Mammoths & Mastodons

One of the largest mammals known to man is the elephant. What most people don’t know is that the elephant is a descendant from the mammoth and mastodon. After the dinosaurs died off, the mammoth roamed Asia, Europe as well as North America. They were known to be alive up until about 4,000 years ago. Unlike the dinosaurs, the mammoth lived amongst the humans. We know that the mammoth lived because of the drawings that were found in caves of the humans hunting the mammoth or simply drawings of the mammoths themselves.
Mammoths were large; they stood up to about 11 feet and weighed as much as 12,000 pounds. 6 million years ago the first elephants were found in Africa. After a while they split up into 3 groups, one group stayed in Africa and they are now known as the African elephant, the second group moved onto Asia where they are now known as the Asian elephant. The third group were the mammoths and moved onto Europe. At first the mammoths only had a bit of hair and looked a lot like their African relatives. When they first arrived in Europe, the temperatures were gradually getting colder and by the time the ice came the sparse-haired mammoths had turned into thick coated-mammoths. The mammoth had huge tusks, unlike current day elephants; the mammoth’s tusks were long and curved inwards.

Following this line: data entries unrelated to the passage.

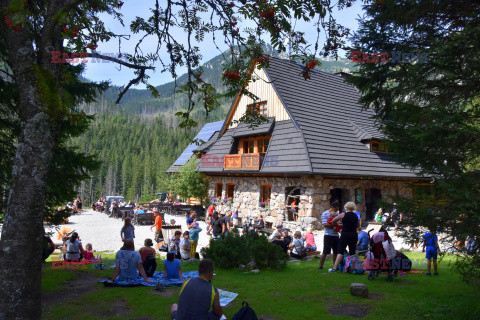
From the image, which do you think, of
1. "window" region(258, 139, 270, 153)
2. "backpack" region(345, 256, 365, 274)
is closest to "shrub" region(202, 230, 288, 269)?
"backpack" region(345, 256, 365, 274)

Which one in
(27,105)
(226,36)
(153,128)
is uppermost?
(153,128)

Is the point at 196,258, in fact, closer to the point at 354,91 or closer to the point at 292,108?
the point at 292,108

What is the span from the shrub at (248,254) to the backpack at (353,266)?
1.63 metres

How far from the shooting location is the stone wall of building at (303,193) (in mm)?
15773

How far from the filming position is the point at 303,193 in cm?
1603

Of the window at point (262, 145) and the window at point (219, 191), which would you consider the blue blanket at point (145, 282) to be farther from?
the window at point (219, 191)

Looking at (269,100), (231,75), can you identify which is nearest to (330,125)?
(269,100)

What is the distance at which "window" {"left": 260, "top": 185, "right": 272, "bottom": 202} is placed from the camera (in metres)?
18.4

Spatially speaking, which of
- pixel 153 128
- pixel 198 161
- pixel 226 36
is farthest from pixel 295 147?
pixel 153 128

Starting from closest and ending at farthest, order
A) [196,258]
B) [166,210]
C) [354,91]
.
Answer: [196,258] → [354,91] → [166,210]

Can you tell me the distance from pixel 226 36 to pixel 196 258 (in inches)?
276

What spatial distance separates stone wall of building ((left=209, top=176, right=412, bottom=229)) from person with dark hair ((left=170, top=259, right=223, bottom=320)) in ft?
38.0

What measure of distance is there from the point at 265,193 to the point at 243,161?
88.3 inches

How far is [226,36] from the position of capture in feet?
17.4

The mastodon on the other hand is much like the present day elephant. They weren’t as large as today’s elephants but they had some of the same features, different from the mammoth. The mastodon’s body was about 8 feet in height and weighed about 10,000 pounds. Their tusks were about the same size as present day elephants, they were also straighter unlike the mammoth with its large curved tusks. The mastodon had short stocky legs and was covered in long thick hair just like the mammoth. The remains and fossils of the mastodon have been found all over North America and now can be found in museums all over the continent.